Source records:
----------

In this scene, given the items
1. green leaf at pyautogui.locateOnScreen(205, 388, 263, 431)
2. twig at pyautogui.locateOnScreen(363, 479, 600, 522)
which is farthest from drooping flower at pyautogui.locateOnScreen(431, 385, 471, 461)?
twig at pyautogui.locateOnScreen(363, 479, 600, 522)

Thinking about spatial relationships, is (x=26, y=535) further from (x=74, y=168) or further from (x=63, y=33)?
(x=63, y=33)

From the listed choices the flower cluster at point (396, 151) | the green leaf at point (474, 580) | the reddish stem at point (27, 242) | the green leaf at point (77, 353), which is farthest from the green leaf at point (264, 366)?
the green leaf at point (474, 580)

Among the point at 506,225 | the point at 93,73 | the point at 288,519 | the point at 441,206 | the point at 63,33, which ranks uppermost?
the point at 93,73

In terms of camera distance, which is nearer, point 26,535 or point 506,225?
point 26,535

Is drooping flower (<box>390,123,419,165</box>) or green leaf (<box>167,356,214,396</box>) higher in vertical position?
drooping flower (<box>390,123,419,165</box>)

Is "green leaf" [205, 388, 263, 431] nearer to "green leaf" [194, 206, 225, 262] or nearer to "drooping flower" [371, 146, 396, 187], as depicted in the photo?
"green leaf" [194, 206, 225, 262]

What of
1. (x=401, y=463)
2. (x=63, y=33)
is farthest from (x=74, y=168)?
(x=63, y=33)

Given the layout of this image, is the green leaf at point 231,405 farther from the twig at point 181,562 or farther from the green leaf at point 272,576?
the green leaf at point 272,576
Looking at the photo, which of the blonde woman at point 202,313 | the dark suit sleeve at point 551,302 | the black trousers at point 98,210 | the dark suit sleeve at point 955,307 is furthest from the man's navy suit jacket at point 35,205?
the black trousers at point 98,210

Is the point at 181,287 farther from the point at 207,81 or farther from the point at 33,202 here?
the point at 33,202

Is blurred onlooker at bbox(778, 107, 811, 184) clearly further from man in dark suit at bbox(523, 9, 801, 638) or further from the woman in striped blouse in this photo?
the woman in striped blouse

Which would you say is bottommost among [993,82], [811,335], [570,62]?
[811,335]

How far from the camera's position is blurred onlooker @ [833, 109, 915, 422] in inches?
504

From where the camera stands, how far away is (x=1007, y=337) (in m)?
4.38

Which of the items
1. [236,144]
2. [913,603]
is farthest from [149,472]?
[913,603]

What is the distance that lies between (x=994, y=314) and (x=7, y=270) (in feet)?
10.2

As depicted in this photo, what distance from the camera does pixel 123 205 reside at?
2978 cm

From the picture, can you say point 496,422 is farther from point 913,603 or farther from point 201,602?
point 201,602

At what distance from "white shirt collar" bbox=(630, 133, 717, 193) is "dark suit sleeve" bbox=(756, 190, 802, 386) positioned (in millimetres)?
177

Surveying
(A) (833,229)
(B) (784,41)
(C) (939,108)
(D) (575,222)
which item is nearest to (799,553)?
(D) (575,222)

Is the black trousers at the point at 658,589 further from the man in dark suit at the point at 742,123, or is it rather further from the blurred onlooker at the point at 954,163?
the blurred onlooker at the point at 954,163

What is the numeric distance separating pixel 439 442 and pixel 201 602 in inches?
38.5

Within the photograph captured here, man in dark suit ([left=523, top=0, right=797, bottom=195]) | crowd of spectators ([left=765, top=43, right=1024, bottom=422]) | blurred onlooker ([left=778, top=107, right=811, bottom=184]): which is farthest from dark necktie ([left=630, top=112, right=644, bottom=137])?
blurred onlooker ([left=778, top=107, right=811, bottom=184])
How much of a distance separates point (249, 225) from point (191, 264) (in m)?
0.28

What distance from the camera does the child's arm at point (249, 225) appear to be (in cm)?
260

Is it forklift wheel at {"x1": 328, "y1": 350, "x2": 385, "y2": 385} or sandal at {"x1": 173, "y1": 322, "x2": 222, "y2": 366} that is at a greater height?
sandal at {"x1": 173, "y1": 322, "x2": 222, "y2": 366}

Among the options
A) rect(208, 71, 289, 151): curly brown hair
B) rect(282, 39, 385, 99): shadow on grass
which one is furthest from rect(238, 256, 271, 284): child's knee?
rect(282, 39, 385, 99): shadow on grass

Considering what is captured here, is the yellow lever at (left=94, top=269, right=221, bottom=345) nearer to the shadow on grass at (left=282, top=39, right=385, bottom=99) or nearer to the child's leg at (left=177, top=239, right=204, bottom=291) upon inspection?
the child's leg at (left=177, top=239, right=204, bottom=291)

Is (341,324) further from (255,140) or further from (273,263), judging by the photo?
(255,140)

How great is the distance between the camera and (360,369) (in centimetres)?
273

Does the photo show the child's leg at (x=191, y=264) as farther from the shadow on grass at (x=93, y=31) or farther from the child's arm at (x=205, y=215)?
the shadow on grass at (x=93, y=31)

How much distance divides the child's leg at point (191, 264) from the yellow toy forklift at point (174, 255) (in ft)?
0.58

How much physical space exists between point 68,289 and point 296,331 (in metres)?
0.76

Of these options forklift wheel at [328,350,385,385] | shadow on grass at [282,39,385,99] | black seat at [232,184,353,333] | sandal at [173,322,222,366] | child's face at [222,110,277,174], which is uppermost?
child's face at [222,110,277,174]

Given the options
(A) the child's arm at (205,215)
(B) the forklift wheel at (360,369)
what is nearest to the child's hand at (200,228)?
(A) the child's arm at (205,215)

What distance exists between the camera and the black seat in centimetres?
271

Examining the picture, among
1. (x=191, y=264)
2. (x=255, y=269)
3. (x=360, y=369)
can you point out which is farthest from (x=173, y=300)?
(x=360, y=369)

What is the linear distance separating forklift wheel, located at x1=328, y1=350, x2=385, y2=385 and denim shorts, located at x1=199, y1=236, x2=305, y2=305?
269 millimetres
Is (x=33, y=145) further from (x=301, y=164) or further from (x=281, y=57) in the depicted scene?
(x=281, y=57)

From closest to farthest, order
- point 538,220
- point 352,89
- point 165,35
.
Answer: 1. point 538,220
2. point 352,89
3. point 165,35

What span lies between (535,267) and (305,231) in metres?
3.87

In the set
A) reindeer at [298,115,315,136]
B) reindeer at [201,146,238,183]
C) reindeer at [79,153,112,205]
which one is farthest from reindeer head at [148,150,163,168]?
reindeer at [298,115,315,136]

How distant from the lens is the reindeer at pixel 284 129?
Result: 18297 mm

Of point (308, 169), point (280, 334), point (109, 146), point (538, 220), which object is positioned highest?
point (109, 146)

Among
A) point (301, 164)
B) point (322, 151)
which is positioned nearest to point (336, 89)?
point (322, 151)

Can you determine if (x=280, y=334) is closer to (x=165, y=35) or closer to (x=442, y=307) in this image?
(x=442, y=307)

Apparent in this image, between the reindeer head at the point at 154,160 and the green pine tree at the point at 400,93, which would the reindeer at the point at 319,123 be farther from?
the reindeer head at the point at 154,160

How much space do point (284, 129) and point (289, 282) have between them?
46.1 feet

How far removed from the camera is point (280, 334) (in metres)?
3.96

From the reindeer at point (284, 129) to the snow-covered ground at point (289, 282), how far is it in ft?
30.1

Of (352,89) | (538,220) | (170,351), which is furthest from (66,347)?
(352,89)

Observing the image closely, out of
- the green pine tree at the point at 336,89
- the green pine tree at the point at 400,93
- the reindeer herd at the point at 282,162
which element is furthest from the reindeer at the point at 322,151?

----------

Reproduce the entire listing word for word.

Written answer:
In this scene, given the items
1. green leaf at pyautogui.locateOnScreen(205, 388, 263, 431)
2. twig at pyautogui.locateOnScreen(363, 479, 600, 522)
which is farthest from drooping flower at pyautogui.locateOnScreen(431, 385, 471, 461)?
twig at pyautogui.locateOnScreen(363, 479, 600, 522)

Thinking about spatial relationships, is (x=26, y=535) further from (x=74, y=168) or further from (x=63, y=33)?
(x=63, y=33)

From the listed choices the flower cluster at point (396, 151) | the green leaf at point (474, 580) | the reddish stem at point (27, 242) | the green leaf at point (77, 353), which is farthest from the green leaf at point (264, 366)?
the green leaf at point (474, 580)

Among the point at 506,225 | the point at 93,73 | the point at 288,519 | the point at 441,206 | the point at 63,33, which ranks uppermost?
the point at 93,73

In terms of camera distance, which is nearer, point 26,535 or point 506,225?
point 26,535

Is drooping flower (<box>390,123,419,165</box>) or green leaf (<box>167,356,214,396</box>) higher in vertical position?
drooping flower (<box>390,123,419,165</box>)

Is "green leaf" [205, 388, 263, 431] nearer to "green leaf" [194, 206, 225, 262] or nearer to "drooping flower" [371, 146, 396, 187], as depicted in the photo?
"green leaf" [194, 206, 225, 262]

What of
1. (x=401, y=463)
2. (x=63, y=33)
is farthest from (x=74, y=168)?
(x=63, y=33)

Given the layout of this image, is the green leaf at point 231,405 farther from the twig at point 181,562 or farther from the green leaf at point 272,576?
the green leaf at point 272,576
Looking at the photo, which of the blonde woman at point 202,313 | the dark suit sleeve at point 551,302 | the black trousers at point 98,210 | the dark suit sleeve at point 955,307 is furthest from the man's navy suit jacket at point 35,205?
the black trousers at point 98,210

Is the point at 181,287 farther from the point at 207,81 or farther from the point at 33,202 here?
the point at 33,202

Is blurred onlooker at bbox(778, 107, 811, 184) clearly further from man in dark suit at bbox(523, 9, 801, 638) or further from the woman in striped blouse in this photo?
the woman in striped blouse

Which would you say is bottommost among [993,82], [811,335], [570,62]?
[811,335]

How far from the camera's position is blurred onlooker @ [833, 109, 915, 422] in inches?
504

From where the camera stands, how far away is (x=1007, y=337) (in m)?
4.38

Which of the items
1. [236,144]
2. [913,603]
is farthest from [149,472]?
[913,603]

What is the distance that lies between (x=994, y=314) and (x=7, y=270) (in feet)?
10.2

As depicted in this photo, what distance from the camera does pixel 123 205 reside at?
2978 cm

From the picture, can you say point 496,422 is farther from point 913,603 or farther from point 201,602?
point 201,602

At what distance from "white shirt collar" bbox=(630, 133, 717, 193) is "dark suit sleeve" bbox=(756, 190, 802, 386) positioned (in millimetres)?
177

Surveying
(A) (833,229)
(B) (784,41)
(C) (939,108)
(D) (575,222)
which item is nearest to (799,553)?
(D) (575,222)

Is the black trousers at the point at 658,589 further from the man in dark suit at the point at 742,123, or is it rather further from the blurred onlooker at the point at 954,163?
the blurred onlooker at the point at 954,163

What is the numeric distance separating pixel 439 442 and pixel 201 602 in inches?
38.5

Within the photograph captured here, man in dark suit ([left=523, top=0, right=797, bottom=195]) | crowd of spectators ([left=765, top=43, right=1024, bottom=422]) | blurred onlooker ([left=778, top=107, right=811, bottom=184]): which is farthest from dark necktie ([left=630, top=112, right=644, bottom=137])?
blurred onlooker ([left=778, top=107, right=811, bottom=184])
How much of a distance separates point (249, 225) from point (191, 264) (in m)?
0.28

What distance from the camera does the child's arm at point (249, 225) appear to be (in cm)?
260

Is it forklift wheel at {"x1": 328, "y1": 350, "x2": 385, "y2": 385} or sandal at {"x1": 173, "y1": 322, "x2": 222, "y2": 366} that is at a greater height?
sandal at {"x1": 173, "y1": 322, "x2": 222, "y2": 366}

Among the options
A) rect(208, 71, 289, 151): curly brown hair
B) rect(282, 39, 385, 99): shadow on grass
which one is furthest from rect(238, 256, 271, 284): child's knee?
rect(282, 39, 385, 99): shadow on grass

Considering what is captured here, is the yellow lever at (left=94, top=269, right=221, bottom=345) nearer to the shadow on grass at (left=282, top=39, right=385, bottom=99) or nearer to the child's leg at (left=177, top=239, right=204, bottom=291) upon inspection?
the child's leg at (left=177, top=239, right=204, bottom=291)

Is (341,324) further from (255,140) or further from (273,263), judging by the photo?
(255,140)

How great is the distance between the camera and (360,369) (in centimetres)?
273

Does the photo show the child's leg at (x=191, y=264) as farther from the shadow on grass at (x=93, y=31) or farther from the child's arm at (x=205, y=215)?
the shadow on grass at (x=93, y=31)

How much distance divides the child's leg at point (191, 264) from the yellow toy forklift at point (174, 255) (in ft)?
0.58

How much physical space exists between point 68,289 and point 296,331 (in metres)?
0.76

Of these options forklift wheel at [328,350,385,385] | shadow on grass at [282,39,385,99] | black seat at [232,184,353,333] | sandal at [173,322,222,366] | child's face at [222,110,277,174], which is uppermost?
child's face at [222,110,277,174]

Given the options
(A) the child's arm at (205,215)
(B) the forklift wheel at (360,369)
what is nearest to the child's hand at (200,228)?
(A) the child's arm at (205,215)

What distance exists between the camera and the black seat in centimetres?
271

Examining the picture, among
1. (x=191, y=264)
2. (x=255, y=269)
3. (x=360, y=369)
can you point out which is farthest from (x=173, y=300)?
(x=360, y=369)

What is the linear distance separating forklift wheel, located at x1=328, y1=350, x2=385, y2=385 and denim shorts, located at x1=199, y1=236, x2=305, y2=305?
269 millimetres
Is (x=33, y=145) further from (x=301, y=164) or further from (x=281, y=57) in the depicted scene?
(x=281, y=57)

From closest to farthest, order
- point 538,220
- point 352,89
- point 165,35
.
Answer: 1. point 538,220
2. point 352,89
3. point 165,35

What span lies between (535,267) and (305,231) in metres?
3.87

In the set
A) reindeer at [298,115,315,136]
B) reindeer at [201,146,238,183]
C) reindeer at [79,153,112,205]
which one is farthest from reindeer head at [148,150,163,168]?
reindeer at [298,115,315,136]

How distant from the lens is the reindeer at pixel 284 129?
Result: 18297 mm

Of point (308, 169), point (280, 334), point (109, 146), point (538, 220), which object is positioned highest?
point (109, 146)

Among
A) point (301, 164)
B) point (322, 151)
which is positioned nearest to point (336, 89)?
point (322, 151)

Can you determine if (x=280, y=334) is closer to (x=165, y=35) or closer to (x=442, y=307) in this image?
(x=442, y=307)

Apparent in this image, between the reindeer head at the point at 154,160 and the green pine tree at the point at 400,93, which would the reindeer at the point at 319,123 be farther from?
the reindeer head at the point at 154,160

How much space do point (284, 129) and point (289, 282) have between them?
46.1 feet

How far removed from the camera is point (280, 334) (in metres)?
3.96

From the reindeer at point (284, 129) to the snow-covered ground at point (289, 282), how far is it in ft?
30.1

Of (352,89) | (538,220) | (170,351), which is furthest from (66,347)?
(352,89)

Observing the image closely, out of
- the green pine tree at the point at 336,89
- the green pine tree at the point at 400,93
- the reindeer herd at the point at 282,162
which element is furthest from the reindeer at the point at 322,151?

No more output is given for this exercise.